In the document text on recovering a corrupted AdvFS root domain, where are the SRM console commands documented?

◆ **Document text**:

════════════════

5. Remount the filesets in the domain.

5.11 Recovering from Corruption of an AdvFS root Domain

Catastrophic corruption of your AdvFS root domain typically requires that you recreate your root file system in order to have a bootable system. This section explains recovering a corrupted root domain on a non-clustered system. For other configurations, see System Administration "Duplicating or Recovering a System (Root) Disk" and Cluster Administration. If your root volume is an LSM volume, see Logical Storage Manager.

Follow this procedure if the root domain is corrupt. This procedure assumes that the hardware disk device containing the corrupted root domain is functioning properly, that the disklabel is correct, and that the problem is due to data corruption. You must be root user to reconstruct the root domain.

Depending on your system configuration, you might need the following:

Information about console commands
You will use Alpha System Reference Manual (SRM) console commands at the system console prompt (>>>) to perform some tasks. These commands are documented in the hardware manual for your Alpha system. If you cannot find the printed document, it is usually shipped as a printable file on a CD-ROM supplied with the system.

A current operating system CD-ROM
You can use the operating system CD-ROM that is packaged with the distribution media to boot your system and perform maintenance activities on various utilities.
If your local site provides a Remote Installation Service (RIS) server, you can boot your system across the network. If you choose RIS services, follow your site-specific procedures and consult the Installation Guide.

════════════════

◆ **Data listing**:

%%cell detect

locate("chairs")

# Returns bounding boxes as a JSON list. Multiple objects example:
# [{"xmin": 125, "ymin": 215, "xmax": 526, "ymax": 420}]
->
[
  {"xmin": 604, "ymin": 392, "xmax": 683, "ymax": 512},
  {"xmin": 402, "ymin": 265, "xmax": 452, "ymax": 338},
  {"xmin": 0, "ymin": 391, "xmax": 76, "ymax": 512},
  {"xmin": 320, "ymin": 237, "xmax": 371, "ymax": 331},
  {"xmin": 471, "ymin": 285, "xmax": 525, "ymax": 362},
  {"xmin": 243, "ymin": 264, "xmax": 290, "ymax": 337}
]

════════════════

◆ **Result**: In the hardware manual for your Alpha system.